Following a recent decision by the Army Corps of Engineers to block the final permit needed to route the pipeline (usually referred to as DAPL) under North Dakota’s Lake Oahe and dangerously closely to the Standing Rock Sioux Reservation, the project is stalled. Yet that could quickly change with the incoming Trump Administration.

Meanwhile, attention has turned to a syndicate of 17 lenders that have committed a $2.5 billion line of credit to the project.  Among the leaders of the pack are Citigroup and TD Securities, owned by Canada’s Toronto-Dominion Bank.
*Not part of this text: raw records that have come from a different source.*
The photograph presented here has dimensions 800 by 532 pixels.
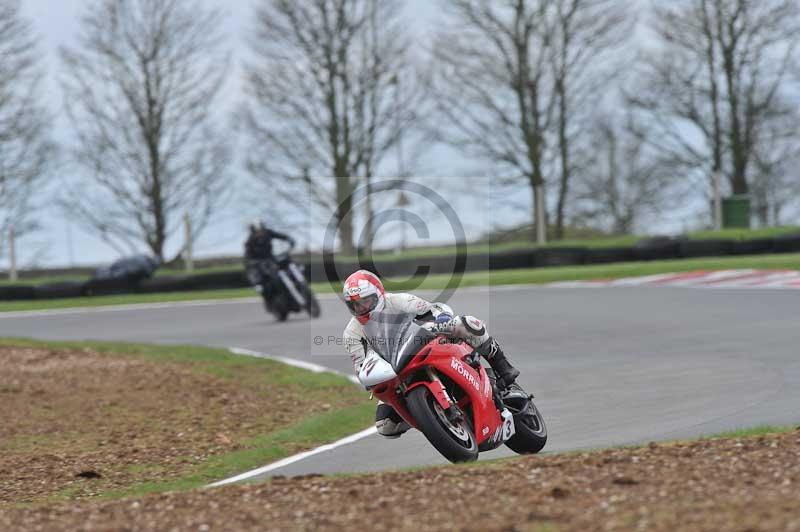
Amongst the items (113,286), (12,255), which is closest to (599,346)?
(113,286)

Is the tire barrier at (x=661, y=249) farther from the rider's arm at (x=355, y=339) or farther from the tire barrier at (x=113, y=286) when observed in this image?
the rider's arm at (x=355, y=339)

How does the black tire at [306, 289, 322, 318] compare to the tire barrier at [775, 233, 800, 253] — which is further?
the tire barrier at [775, 233, 800, 253]

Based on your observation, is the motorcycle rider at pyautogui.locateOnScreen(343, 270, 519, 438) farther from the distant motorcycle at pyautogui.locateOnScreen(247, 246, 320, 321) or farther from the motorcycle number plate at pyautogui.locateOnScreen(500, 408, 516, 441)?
the distant motorcycle at pyautogui.locateOnScreen(247, 246, 320, 321)

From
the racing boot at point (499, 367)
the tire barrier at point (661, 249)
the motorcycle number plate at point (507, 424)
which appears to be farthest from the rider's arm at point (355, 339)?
the tire barrier at point (661, 249)

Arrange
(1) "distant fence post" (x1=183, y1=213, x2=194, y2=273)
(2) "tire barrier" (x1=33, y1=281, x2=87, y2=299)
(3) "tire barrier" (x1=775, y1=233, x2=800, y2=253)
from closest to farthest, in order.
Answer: (3) "tire barrier" (x1=775, y1=233, x2=800, y2=253), (2) "tire barrier" (x1=33, y1=281, x2=87, y2=299), (1) "distant fence post" (x1=183, y1=213, x2=194, y2=273)

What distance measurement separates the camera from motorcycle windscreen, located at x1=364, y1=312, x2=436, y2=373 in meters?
7.54

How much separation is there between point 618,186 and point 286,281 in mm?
31585

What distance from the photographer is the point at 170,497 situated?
6.57 meters

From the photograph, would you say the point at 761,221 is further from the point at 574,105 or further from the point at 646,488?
the point at 646,488

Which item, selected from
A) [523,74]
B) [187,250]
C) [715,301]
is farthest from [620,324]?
[523,74]

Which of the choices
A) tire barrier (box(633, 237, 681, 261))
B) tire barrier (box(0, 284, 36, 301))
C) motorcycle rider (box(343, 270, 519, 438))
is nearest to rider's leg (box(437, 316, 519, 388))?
motorcycle rider (box(343, 270, 519, 438))

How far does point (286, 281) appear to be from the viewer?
19906 millimetres

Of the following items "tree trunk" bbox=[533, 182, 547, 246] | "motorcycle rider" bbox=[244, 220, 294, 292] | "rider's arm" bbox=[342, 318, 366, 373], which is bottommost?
"rider's arm" bbox=[342, 318, 366, 373]

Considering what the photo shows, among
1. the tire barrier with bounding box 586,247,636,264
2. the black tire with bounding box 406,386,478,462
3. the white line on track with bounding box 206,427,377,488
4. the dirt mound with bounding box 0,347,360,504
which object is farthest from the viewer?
the tire barrier with bounding box 586,247,636,264
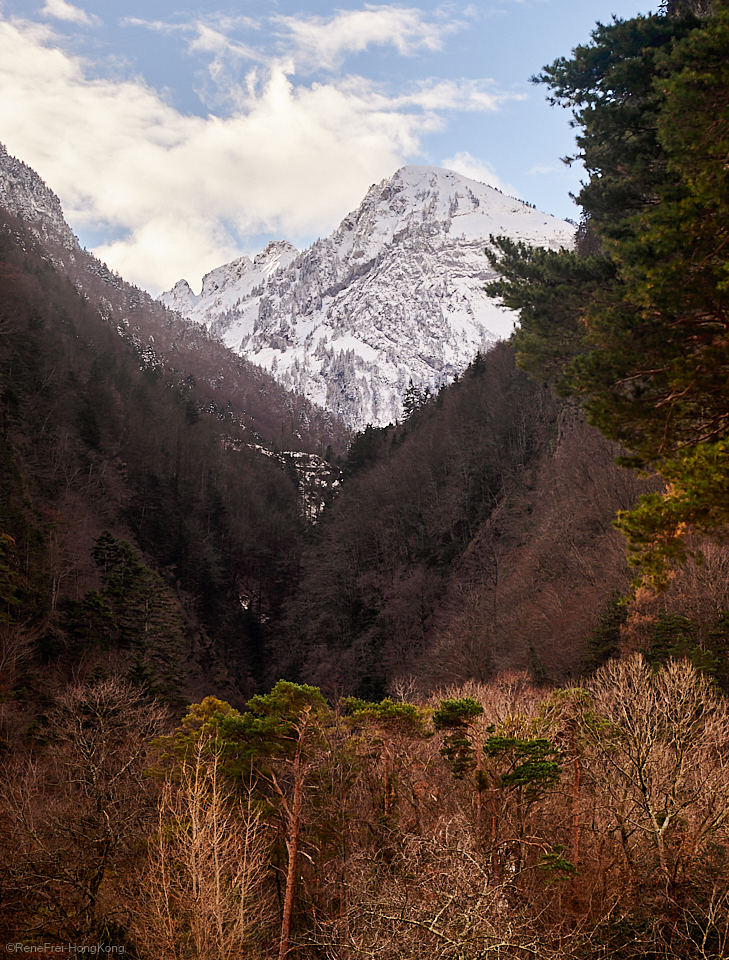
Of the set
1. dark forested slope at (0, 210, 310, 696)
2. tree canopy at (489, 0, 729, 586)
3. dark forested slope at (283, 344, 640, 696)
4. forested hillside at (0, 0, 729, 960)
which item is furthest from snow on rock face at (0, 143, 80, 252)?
tree canopy at (489, 0, 729, 586)

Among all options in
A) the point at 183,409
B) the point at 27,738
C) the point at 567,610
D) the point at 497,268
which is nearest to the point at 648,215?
the point at 497,268

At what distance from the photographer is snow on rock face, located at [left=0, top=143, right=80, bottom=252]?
373 ft

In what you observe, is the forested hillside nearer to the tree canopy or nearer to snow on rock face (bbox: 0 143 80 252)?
the tree canopy

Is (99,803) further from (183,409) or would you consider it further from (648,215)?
(183,409)

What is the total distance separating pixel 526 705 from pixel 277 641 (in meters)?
34.7

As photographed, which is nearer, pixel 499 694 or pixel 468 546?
pixel 499 694

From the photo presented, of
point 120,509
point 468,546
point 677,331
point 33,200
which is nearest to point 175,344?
point 33,200

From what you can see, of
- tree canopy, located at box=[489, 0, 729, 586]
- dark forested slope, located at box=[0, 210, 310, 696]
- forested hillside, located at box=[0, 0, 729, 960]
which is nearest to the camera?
tree canopy, located at box=[489, 0, 729, 586]

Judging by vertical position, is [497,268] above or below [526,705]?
above

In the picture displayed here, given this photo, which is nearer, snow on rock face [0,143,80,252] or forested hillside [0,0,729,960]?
forested hillside [0,0,729,960]

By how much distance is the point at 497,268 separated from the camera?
15062mm

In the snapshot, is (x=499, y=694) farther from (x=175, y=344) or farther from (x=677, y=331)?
(x=175, y=344)

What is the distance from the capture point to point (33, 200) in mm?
123125

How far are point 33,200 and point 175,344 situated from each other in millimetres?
44183
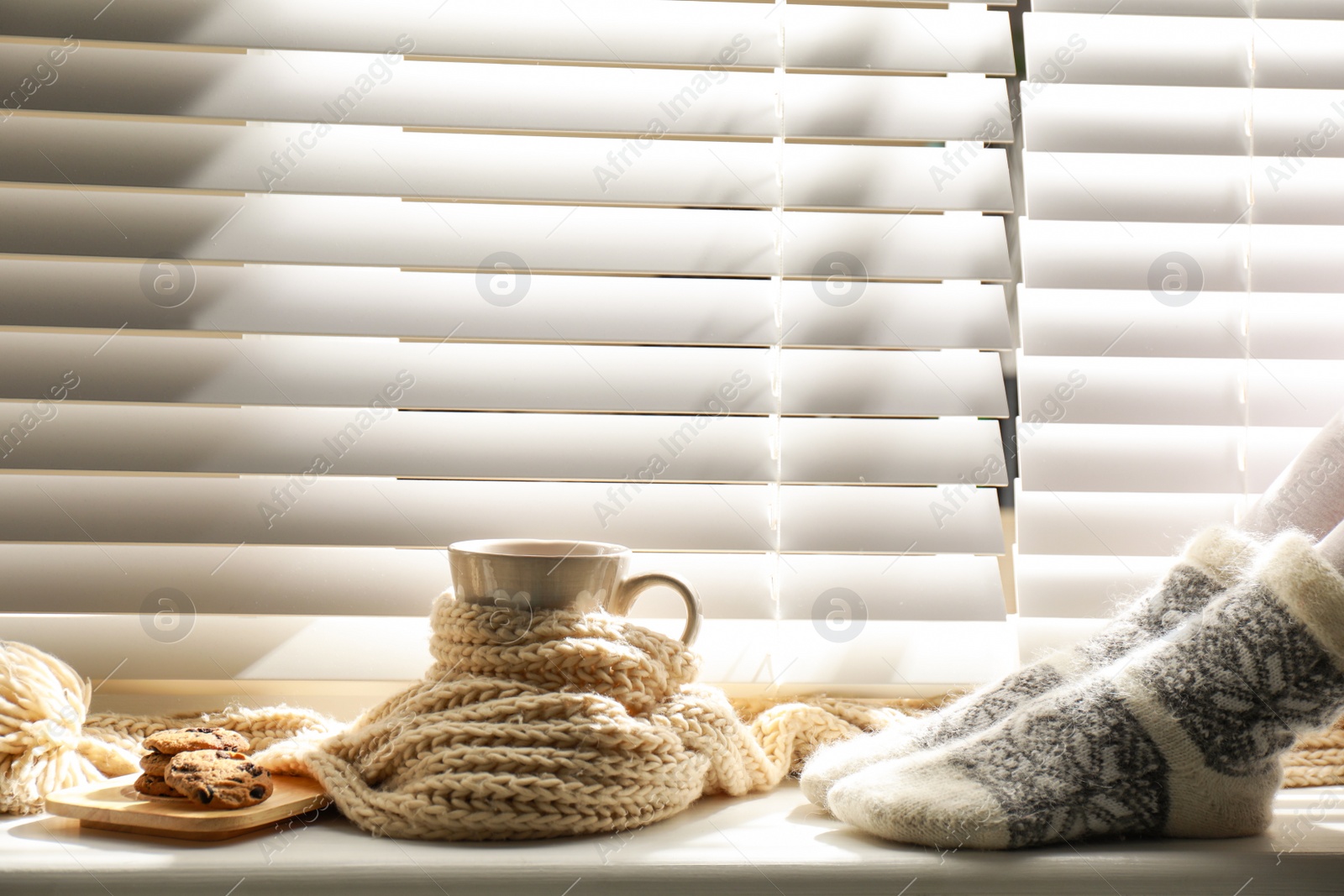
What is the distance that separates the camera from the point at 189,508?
87cm

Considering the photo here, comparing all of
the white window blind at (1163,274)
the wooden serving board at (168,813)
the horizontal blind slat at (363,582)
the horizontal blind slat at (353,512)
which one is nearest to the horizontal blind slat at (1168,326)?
the white window blind at (1163,274)

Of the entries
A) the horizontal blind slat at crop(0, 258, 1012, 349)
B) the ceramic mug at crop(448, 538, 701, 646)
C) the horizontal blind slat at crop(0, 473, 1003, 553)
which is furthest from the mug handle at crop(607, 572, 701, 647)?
the horizontal blind slat at crop(0, 258, 1012, 349)

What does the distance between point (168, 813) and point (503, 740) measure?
0.24 meters

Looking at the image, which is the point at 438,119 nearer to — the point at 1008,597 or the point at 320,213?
the point at 320,213

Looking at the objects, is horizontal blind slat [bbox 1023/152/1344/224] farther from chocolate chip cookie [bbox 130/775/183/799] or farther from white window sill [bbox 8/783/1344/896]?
chocolate chip cookie [bbox 130/775/183/799]

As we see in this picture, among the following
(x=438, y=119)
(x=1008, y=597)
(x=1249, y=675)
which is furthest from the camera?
(x=1008, y=597)

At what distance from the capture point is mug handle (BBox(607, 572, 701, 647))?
77 cm

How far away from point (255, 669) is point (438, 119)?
0.54 metres

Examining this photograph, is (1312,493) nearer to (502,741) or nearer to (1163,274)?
(1163,274)

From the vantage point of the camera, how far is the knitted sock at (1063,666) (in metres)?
0.69

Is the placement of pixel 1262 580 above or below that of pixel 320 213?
below

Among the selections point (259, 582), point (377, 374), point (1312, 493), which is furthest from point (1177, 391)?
point (259, 582)

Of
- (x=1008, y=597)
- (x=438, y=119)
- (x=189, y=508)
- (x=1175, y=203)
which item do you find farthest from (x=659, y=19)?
(x=1008, y=597)

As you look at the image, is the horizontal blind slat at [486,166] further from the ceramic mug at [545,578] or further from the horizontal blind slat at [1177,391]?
the ceramic mug at [545,578]
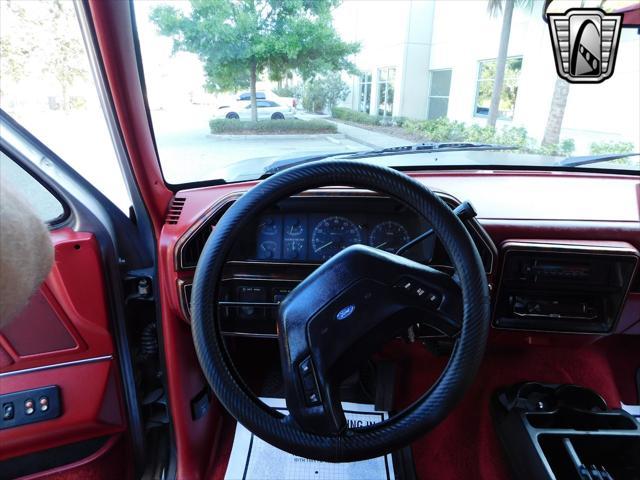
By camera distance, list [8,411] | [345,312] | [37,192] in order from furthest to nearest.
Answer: [8,411], [37,192], [345,312]

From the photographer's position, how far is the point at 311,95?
1.77m

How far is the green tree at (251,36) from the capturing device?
1398 millimetres

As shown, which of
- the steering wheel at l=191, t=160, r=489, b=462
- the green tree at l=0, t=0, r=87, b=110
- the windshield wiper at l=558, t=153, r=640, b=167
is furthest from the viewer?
the windshield wiper at l=558, t=153, r=640, b=167

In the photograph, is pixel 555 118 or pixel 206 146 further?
pixel 555 118

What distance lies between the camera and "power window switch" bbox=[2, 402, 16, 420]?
153 centimetres

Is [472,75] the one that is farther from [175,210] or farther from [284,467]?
[284,467]

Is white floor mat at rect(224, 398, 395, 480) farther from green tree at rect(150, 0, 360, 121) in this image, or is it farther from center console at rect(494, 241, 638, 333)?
green tree at rect(150, 0, 360, 121)

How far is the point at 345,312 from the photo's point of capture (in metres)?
1.05

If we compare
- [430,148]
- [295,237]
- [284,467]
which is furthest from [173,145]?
[284,467]

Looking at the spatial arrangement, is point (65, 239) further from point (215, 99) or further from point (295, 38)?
point (295, 38)

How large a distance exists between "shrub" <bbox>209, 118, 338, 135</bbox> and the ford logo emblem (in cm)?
94

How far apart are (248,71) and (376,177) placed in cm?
80

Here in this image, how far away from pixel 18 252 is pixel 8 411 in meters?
1.35

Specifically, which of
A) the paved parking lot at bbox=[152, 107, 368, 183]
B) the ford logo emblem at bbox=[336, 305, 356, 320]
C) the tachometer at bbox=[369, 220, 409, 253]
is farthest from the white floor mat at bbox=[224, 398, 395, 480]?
the paved parking lot at bbox=[152, 107, 368, 183]
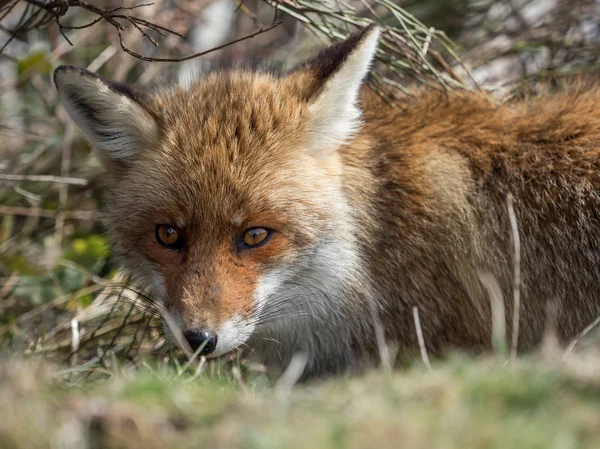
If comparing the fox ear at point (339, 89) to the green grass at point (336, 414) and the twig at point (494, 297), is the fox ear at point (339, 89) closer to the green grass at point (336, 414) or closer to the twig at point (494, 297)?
the twig at point (494, 297)

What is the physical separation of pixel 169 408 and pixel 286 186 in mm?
2127

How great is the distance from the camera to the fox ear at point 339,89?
4.48 m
Of the 17, all but two are endorsers of a CSR document known as the Equator Principles. (The list of endorsers is here; the two members of the syndicate not among them are China’s ICBC Bank and Suntrust Robinson Humphrey.)

The principles were drawn up in 2003 by a group of major banks facing increasing pressure from environmental and human rights groups over their involvement in controversial projects undertaken by mining, petroleum and timber corporations.

In adopting the principles, banks committed to providing loans only to those projects whose sponsors could demonstrate that they would be performed in a “socially responsible” manner and according to “sound environmental principles.” Sponsors were also supposed to conduct assessments that took into consideration issues such as the impact on indigenous communities.

The current version of the Equator Principles states that projects affecting  indigenous  peoples  should include “a  process  of Informed Consultation and Participation, and will need to comply  with the rights and protections for  indigenous peoples contained in relevant national law, including  those  laws implementing host country obligations under international law…Projects with adverse impacts on indigenous people will require their Free, Prior and Informed Consent.”

It is highly questionable that Equity Transfer Partners and the other companies involved in DAPL have met this test. On the contrary, the harsh response of the project sponsors and local law enforcement agencies to the peaceful protests at the site has demonstrated an utter disregard for the concerns of Native water protectors.

It is no surprise that opponents of the pipeline are calling the lenders to task. In November a group of more than 500 civil society organizations from 50 countries issued a joint letter to the 17 lenders citing the Equator Principles and calling on them to suspend their financial support of the project until the concerns of the Standing Rock Sioux Tribe are fully addressed.

So far there is no sign that the lenders are prepared to withdraw their support of the pipeline. This means there will be more clashes ahead — both between police and protestors, and between the profit interests of the lenders and their purported principles.